* [TO DO]: List each line below that contains the word "farthest". Case counts.

*** DATA PROVIDED ***

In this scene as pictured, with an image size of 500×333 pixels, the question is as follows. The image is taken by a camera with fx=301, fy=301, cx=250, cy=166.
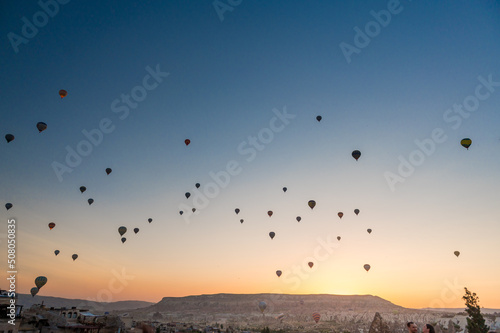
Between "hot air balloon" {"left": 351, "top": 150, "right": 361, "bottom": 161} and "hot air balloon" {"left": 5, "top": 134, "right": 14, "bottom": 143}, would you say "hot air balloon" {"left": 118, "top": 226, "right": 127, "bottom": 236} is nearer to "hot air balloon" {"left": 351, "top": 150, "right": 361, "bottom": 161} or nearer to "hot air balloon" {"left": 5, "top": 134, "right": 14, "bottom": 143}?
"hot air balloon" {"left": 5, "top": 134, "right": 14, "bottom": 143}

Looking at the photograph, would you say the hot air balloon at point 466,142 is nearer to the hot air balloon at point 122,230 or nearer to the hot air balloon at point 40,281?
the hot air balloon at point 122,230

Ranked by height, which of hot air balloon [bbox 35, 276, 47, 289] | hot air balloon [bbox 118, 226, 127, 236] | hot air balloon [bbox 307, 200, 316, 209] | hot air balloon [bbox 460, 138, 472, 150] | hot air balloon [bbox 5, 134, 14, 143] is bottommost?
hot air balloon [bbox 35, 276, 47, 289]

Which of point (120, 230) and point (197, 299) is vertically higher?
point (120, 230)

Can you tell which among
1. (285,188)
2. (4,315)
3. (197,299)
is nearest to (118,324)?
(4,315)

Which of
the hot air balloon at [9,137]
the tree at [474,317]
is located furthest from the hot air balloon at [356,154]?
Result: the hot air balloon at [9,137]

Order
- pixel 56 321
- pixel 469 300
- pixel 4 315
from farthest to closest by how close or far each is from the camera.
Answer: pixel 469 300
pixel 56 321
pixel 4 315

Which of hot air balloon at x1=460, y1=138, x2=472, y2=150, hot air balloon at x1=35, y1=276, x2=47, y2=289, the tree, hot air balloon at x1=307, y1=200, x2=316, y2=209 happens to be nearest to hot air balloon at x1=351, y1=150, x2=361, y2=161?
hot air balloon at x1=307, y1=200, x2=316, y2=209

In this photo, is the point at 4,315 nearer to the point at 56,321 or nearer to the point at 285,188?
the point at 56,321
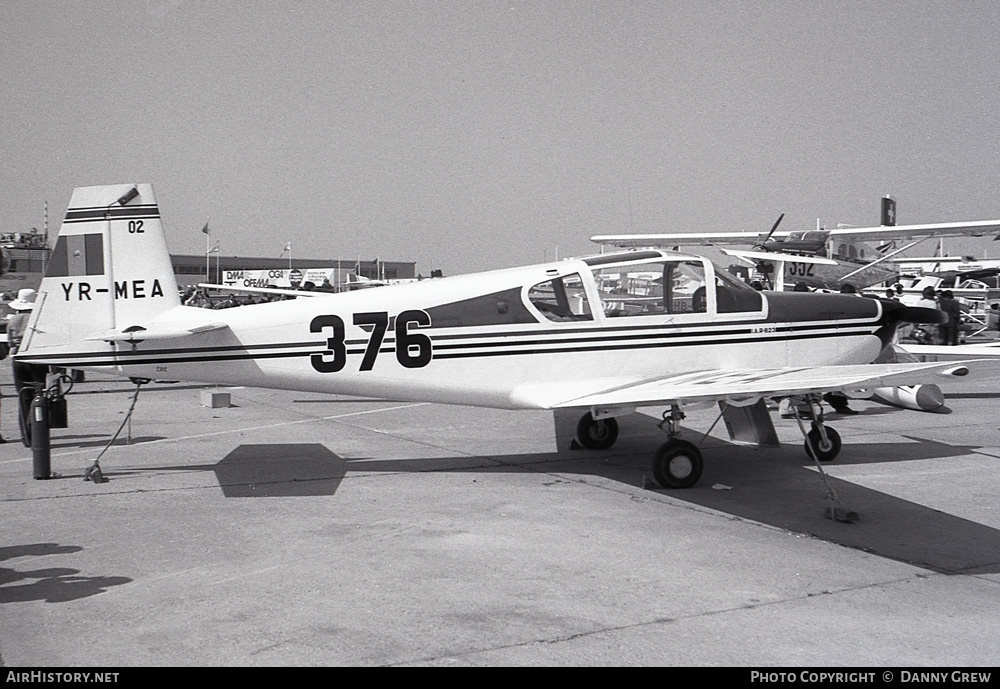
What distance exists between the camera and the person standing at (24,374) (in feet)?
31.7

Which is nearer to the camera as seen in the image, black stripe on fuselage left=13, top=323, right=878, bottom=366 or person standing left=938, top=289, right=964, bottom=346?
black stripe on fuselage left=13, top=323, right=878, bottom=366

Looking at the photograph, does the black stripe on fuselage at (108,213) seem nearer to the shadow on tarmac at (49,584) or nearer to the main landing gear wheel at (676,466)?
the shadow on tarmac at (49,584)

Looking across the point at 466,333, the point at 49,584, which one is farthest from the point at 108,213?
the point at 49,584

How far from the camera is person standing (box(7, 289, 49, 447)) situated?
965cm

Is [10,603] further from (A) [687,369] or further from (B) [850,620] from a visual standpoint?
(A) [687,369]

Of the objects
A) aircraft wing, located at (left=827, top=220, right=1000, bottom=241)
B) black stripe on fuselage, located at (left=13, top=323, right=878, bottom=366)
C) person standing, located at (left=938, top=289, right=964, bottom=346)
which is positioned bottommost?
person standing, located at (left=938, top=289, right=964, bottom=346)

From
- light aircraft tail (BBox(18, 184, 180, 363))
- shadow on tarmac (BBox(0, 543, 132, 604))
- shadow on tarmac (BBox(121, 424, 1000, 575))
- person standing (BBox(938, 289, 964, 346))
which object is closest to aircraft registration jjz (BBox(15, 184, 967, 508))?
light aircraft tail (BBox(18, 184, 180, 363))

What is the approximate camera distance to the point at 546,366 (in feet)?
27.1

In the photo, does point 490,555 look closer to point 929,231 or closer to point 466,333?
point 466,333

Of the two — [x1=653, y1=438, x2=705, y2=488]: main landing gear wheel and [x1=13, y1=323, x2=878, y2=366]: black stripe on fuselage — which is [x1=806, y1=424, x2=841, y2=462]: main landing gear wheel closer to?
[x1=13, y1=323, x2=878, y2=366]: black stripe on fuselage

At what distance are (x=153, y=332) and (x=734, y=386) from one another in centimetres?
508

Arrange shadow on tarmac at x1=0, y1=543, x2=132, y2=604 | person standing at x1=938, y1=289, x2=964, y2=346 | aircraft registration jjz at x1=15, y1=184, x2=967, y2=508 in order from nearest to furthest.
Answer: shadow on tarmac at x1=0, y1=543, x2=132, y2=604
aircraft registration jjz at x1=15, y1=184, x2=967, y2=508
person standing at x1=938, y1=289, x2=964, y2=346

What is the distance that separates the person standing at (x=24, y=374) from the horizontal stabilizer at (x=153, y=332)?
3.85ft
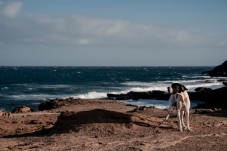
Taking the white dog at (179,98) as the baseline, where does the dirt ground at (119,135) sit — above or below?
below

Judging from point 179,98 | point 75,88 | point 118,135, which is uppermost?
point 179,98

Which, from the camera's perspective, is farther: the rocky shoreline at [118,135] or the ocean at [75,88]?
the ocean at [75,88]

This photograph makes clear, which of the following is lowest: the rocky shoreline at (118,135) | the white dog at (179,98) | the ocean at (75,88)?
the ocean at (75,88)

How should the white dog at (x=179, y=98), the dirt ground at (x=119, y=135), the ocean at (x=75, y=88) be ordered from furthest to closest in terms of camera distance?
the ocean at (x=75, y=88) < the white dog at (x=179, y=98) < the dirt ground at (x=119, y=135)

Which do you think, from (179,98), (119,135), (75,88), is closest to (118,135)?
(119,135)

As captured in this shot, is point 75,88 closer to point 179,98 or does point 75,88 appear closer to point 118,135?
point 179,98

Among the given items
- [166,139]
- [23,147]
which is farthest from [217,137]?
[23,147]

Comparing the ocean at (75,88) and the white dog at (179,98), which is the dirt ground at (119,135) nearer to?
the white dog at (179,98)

***
*** DATA PROVIDED ***

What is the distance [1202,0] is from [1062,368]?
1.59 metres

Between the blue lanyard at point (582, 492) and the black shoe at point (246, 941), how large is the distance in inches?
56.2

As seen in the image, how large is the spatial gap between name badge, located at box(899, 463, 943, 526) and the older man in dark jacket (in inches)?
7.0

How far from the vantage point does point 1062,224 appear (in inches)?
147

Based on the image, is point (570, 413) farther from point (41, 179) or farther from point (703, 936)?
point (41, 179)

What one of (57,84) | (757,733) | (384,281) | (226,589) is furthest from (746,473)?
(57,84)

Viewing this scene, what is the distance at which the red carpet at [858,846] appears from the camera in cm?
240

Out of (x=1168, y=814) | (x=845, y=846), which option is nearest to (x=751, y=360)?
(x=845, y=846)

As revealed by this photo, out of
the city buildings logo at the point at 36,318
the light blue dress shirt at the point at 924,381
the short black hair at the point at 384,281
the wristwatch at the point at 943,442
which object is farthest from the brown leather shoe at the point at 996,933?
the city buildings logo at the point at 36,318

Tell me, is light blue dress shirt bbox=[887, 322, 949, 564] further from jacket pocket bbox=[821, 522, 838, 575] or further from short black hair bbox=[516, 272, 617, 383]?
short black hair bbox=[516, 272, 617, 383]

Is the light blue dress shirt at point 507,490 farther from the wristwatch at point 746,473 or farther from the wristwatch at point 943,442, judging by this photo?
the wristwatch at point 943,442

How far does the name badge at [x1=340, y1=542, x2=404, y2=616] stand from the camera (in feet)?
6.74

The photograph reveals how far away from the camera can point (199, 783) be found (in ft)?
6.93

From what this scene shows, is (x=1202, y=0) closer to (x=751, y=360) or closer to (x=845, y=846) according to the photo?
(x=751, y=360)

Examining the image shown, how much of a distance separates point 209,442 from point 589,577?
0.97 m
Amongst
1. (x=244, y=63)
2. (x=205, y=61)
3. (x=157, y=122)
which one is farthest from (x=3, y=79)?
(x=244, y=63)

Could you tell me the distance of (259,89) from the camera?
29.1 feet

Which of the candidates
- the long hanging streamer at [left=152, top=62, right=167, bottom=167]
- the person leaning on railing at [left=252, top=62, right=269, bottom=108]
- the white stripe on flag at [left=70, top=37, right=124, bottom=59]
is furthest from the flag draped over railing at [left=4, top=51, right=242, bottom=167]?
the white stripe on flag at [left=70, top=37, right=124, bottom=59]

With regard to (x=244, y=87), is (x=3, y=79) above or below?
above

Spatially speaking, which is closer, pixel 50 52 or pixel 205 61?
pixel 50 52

***

* [RESULT OF THIS EXERCISE]:
from farthest to closest by how close or far each is from the camera.
Looking across the point at 466,333, the point at 49,584, which one is farthest from the point at 108,213?
which is farthest from [217,137]?
which object is farthest from the brown leather shoe at the point at 996,933?
which one is farthest from (x=3, y=79)?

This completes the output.